>> START THE RECORDS
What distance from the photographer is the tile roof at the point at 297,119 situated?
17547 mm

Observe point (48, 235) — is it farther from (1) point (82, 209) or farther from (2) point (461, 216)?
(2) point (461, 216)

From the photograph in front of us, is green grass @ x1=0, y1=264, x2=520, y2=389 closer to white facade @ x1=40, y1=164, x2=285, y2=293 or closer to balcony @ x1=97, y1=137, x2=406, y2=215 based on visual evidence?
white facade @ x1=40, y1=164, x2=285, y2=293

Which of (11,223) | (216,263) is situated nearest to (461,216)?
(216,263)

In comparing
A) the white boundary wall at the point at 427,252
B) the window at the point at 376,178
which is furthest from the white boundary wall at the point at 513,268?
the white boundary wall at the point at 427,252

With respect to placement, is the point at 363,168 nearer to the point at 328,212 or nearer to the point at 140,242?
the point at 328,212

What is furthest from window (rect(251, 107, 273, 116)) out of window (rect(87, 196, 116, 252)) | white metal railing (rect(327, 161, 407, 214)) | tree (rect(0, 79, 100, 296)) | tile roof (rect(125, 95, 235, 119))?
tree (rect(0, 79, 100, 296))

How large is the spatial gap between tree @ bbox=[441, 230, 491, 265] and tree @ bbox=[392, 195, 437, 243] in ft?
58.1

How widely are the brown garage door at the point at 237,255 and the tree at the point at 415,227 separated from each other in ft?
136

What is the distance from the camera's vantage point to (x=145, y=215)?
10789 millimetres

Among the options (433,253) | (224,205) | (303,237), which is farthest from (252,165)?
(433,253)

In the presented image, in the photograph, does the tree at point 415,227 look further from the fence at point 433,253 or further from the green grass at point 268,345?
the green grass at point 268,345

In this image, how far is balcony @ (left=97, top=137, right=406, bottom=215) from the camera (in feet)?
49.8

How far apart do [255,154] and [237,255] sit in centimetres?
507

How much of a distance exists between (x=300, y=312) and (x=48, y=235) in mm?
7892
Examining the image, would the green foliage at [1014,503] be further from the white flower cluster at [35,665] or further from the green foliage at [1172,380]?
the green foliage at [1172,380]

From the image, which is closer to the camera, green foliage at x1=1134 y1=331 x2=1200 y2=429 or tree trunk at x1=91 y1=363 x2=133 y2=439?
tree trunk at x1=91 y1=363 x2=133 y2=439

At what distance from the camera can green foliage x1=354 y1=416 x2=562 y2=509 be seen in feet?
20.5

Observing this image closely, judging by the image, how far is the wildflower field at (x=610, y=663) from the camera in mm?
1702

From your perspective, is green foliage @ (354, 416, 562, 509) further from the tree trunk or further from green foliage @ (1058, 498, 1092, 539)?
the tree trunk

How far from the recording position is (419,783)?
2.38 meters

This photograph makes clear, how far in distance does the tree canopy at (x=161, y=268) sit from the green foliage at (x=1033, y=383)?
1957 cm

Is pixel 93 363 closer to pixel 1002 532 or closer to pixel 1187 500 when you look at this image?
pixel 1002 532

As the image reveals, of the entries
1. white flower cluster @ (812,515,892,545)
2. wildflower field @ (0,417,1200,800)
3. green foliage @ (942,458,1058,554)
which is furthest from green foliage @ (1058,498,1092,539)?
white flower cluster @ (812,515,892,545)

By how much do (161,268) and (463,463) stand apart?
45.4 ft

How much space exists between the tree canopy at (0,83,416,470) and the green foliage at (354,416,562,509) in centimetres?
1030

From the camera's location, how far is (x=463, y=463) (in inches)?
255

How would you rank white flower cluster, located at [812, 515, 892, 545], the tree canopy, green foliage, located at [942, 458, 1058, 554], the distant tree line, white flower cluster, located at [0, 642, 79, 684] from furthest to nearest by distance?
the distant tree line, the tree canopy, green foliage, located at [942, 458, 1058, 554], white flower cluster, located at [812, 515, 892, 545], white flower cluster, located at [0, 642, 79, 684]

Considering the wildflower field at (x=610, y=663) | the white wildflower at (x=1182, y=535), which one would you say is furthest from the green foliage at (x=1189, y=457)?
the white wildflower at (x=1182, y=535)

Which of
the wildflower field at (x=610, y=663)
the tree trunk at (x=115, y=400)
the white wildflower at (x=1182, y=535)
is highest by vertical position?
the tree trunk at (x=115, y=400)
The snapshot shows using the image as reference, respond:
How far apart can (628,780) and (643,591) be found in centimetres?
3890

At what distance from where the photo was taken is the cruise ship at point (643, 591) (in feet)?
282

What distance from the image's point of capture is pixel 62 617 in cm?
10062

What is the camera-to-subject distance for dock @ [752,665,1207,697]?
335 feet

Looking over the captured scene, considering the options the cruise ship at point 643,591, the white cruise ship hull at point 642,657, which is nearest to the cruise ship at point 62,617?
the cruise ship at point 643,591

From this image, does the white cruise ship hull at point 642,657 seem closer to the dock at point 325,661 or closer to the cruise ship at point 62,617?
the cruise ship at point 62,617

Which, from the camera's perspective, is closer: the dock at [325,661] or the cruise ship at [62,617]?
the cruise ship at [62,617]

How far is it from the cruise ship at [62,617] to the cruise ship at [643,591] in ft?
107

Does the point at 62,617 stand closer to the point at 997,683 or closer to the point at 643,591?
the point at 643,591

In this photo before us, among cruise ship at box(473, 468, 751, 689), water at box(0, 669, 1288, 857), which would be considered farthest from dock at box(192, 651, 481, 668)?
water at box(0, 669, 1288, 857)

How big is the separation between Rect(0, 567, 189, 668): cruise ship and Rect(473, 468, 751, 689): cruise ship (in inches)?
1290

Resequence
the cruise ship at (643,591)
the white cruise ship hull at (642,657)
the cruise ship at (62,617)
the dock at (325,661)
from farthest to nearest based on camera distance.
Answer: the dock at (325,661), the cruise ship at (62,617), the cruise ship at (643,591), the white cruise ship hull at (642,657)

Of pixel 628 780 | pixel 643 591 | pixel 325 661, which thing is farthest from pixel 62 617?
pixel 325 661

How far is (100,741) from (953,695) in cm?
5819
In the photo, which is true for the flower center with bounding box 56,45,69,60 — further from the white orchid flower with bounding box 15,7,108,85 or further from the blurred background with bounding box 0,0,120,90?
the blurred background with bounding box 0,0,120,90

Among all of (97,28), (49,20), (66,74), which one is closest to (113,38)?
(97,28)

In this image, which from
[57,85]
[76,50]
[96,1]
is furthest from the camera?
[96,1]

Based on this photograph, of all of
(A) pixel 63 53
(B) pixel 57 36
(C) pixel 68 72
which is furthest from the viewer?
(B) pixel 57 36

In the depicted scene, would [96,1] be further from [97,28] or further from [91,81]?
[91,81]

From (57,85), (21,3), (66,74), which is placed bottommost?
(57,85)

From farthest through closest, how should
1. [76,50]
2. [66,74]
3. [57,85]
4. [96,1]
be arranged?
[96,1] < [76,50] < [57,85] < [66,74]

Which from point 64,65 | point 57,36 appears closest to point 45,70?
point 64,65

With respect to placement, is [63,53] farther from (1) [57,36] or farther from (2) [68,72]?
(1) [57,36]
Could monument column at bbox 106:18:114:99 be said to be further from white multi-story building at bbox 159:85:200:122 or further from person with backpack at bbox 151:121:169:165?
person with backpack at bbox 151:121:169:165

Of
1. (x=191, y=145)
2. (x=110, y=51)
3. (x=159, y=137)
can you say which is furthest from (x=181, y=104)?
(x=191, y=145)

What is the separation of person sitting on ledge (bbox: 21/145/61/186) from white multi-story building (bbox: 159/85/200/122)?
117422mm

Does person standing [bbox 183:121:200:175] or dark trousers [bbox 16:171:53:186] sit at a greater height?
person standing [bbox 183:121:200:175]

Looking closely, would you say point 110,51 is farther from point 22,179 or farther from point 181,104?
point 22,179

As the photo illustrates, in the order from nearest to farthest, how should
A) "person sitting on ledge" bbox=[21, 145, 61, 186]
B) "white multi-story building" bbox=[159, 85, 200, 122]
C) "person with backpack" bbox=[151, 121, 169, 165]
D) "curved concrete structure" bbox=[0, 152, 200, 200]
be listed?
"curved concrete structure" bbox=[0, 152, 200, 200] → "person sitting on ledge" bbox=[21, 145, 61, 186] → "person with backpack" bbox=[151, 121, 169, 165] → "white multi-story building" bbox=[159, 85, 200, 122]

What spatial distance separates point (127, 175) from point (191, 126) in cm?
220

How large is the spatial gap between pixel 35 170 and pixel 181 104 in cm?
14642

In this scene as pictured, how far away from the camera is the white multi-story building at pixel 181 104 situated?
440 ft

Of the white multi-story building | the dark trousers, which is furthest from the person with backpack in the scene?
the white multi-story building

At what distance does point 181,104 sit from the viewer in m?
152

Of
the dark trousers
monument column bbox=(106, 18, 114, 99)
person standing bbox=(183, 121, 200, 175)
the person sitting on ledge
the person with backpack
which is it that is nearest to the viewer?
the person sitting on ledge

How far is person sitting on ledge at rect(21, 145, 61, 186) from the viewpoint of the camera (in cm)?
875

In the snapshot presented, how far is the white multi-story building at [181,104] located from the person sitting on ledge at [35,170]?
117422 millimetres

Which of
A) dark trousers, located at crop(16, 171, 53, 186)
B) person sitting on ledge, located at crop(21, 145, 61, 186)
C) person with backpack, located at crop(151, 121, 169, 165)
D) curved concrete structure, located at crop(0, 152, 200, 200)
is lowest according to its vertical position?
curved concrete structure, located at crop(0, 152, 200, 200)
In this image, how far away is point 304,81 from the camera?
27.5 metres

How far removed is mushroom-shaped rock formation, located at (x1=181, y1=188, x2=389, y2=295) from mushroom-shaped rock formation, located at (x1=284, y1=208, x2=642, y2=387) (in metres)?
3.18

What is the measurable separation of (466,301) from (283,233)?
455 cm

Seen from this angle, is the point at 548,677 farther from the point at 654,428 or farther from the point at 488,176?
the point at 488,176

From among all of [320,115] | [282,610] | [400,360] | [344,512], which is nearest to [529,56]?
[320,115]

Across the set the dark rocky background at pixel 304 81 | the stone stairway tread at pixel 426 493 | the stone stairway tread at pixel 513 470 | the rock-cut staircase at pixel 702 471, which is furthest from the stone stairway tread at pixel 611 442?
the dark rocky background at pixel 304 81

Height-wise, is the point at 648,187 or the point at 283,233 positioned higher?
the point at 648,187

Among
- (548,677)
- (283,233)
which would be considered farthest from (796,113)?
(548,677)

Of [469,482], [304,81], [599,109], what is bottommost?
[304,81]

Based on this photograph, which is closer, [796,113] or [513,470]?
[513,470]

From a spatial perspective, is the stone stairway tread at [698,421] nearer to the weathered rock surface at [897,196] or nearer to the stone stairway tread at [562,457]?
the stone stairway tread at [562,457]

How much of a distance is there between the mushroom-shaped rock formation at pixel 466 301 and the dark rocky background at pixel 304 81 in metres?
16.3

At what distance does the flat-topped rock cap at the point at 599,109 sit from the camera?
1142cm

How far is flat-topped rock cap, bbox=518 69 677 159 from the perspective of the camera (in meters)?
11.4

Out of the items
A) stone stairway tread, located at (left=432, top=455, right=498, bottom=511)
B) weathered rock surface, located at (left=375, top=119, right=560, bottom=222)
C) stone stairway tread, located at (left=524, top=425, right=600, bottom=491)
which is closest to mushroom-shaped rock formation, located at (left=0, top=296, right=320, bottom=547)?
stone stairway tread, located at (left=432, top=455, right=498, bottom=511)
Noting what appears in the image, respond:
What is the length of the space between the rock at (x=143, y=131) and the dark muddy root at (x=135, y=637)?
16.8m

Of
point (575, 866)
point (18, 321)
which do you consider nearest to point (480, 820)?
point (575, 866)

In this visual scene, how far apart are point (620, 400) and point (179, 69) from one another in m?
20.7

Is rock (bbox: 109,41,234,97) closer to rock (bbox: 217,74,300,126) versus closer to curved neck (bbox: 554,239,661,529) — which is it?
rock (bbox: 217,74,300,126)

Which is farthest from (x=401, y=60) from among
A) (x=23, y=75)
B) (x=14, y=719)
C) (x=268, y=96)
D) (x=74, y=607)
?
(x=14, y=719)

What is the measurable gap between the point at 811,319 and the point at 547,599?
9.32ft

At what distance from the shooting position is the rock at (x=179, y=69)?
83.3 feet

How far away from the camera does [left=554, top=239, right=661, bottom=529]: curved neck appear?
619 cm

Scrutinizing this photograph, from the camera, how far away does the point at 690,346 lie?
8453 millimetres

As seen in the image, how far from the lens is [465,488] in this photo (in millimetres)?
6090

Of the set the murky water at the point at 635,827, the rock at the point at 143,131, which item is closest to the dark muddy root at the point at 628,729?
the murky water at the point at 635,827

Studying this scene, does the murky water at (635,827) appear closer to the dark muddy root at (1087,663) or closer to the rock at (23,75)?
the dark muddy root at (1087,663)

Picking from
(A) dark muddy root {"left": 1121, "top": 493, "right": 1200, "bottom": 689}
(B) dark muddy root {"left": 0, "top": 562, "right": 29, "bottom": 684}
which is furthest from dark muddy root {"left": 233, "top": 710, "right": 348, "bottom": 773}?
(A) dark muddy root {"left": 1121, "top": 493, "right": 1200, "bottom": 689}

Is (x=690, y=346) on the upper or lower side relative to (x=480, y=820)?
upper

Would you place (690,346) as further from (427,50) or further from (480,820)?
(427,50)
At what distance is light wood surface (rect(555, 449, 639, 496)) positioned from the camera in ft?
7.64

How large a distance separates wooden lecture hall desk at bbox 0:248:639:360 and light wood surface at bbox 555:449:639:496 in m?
>> END THE RECORDS
== TASK ==
Find the line that contains "Is (x=690, y=346)" in the listing above. Retype it and every line after it up to the last, exactly, and nothing else.

== EXERCISE SOLUTION ==
Is (x=690, y=346) on the upper or lower side relative to (x=480, y=820)?
upper

Would you place (690,346) as further from (427,50) or further from (480,820)?
(427,50)
At what distance is light wood surface (rect(555, 449, 639, 496)) positioned from the camera in ft?
7.64

How large a distance separates wooden lecture hall desk at bbox 0:248:639:360 and light wood surface at bbox 555:449:639:496 in m?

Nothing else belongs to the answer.